Archive for June, 2009

Recently there was a thread on the Google Summer of Code students’ list discussing gender dynamics in open source, but more broadly, interactions between those of different genders (mainly the discussion was simplified to be a discussion of sexes, which I think demonstrates the lack of understanding of the difference between gender and sex. But I suppose that’s a blog post for another day).

It was noted that many of the women on the list have blog addresses and other details that quickly self-identify the authors as female. There was discussion about whether this is a good thing or not, and the possible reasons behind it.

Here is what I wrote:

I think what you mention about yourself shows the world what you think about yourself, and what you consider yourself.

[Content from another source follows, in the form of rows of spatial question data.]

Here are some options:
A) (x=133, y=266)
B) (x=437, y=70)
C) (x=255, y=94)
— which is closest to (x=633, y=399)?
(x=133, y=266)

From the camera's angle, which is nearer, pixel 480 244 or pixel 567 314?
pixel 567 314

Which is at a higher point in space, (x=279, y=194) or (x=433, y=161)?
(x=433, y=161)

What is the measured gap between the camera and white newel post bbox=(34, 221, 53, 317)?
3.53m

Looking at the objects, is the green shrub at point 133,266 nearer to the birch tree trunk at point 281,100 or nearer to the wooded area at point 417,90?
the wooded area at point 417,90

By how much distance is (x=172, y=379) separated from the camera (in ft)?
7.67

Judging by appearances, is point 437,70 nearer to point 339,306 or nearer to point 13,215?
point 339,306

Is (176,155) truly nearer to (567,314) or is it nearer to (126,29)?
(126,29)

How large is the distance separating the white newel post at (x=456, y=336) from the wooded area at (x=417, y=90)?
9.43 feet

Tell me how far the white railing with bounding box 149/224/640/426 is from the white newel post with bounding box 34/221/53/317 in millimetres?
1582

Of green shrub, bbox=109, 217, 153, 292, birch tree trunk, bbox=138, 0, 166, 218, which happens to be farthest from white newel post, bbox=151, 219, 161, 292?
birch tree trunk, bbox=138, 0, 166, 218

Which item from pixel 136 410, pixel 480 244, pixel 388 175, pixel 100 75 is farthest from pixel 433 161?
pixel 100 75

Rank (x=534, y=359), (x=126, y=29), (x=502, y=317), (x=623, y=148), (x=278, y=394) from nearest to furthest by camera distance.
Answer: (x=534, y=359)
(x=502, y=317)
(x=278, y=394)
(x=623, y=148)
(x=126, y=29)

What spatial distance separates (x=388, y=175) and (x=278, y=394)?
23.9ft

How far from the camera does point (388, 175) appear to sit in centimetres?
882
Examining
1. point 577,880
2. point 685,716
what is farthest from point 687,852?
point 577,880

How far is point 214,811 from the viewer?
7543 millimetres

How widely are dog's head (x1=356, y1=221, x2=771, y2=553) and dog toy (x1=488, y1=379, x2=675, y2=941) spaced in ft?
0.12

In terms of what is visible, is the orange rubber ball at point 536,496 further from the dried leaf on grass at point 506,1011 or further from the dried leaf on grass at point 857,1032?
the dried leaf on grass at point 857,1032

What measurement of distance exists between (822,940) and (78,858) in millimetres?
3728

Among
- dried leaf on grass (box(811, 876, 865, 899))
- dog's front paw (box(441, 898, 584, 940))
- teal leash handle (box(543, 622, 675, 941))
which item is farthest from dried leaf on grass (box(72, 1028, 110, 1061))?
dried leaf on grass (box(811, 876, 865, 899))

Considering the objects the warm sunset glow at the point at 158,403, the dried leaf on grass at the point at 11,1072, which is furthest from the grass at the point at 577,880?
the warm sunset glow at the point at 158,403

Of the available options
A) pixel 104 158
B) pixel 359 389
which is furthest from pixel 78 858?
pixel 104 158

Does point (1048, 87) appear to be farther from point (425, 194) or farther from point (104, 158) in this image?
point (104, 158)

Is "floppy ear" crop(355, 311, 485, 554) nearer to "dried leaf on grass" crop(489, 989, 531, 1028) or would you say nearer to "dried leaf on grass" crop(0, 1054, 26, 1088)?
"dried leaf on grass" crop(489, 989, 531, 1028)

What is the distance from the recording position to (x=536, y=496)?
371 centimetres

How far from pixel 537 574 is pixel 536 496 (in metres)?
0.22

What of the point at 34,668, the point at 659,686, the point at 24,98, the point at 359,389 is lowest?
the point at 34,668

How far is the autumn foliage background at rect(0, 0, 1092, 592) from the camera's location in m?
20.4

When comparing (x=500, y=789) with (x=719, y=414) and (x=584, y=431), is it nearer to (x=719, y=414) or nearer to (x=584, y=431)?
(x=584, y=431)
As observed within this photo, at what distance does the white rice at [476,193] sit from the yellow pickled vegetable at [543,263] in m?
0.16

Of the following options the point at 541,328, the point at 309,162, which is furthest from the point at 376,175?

If first and foremost you associate your identity with being female (or male) or straight (or not)… then I guess that’s your prerogative.

But I, for one, am not /just/ an Asian male. I’m not just a Computer Science student. I’m not just a coder. I’m not just an Engineering student. I’m not just 20-years old. I’m not just a blogger. I’m not just an Open Source contributor. I’m not just an advocate of strange and often unpopular ideas.

I am a human being, with many dimensions. And I don’t try to simplify it by putting myself in a box and categorizing myself as anything.

I think that the key is just to understand everyone for who they are, and part of that is being somewhat ambiguous. As Leslie [Hawthorne] somewhat alluded to, it’s about managing people’s preconceptions about you.

I do not actively try to hide that I am male, or that I am Asian (you might guess that from my last name). There are all sorts of preconceptions people might have about things, and there are lots of -isms we should seek to avoid. (I’m Asian – maybe that means I’m a bad driver, and that I can’t pronounce Rs. I’m male – maybe I’m violent. I’m in Computer Science, presumably that means I play Dungeons & Dragons with my classmates on the weekends. I’m in Engineering, maybe that means I’m sexist.)

The reality is: none of these things should matter, nor should they define you.

Just be yourself. You show to the world what you consider relevant about yourself.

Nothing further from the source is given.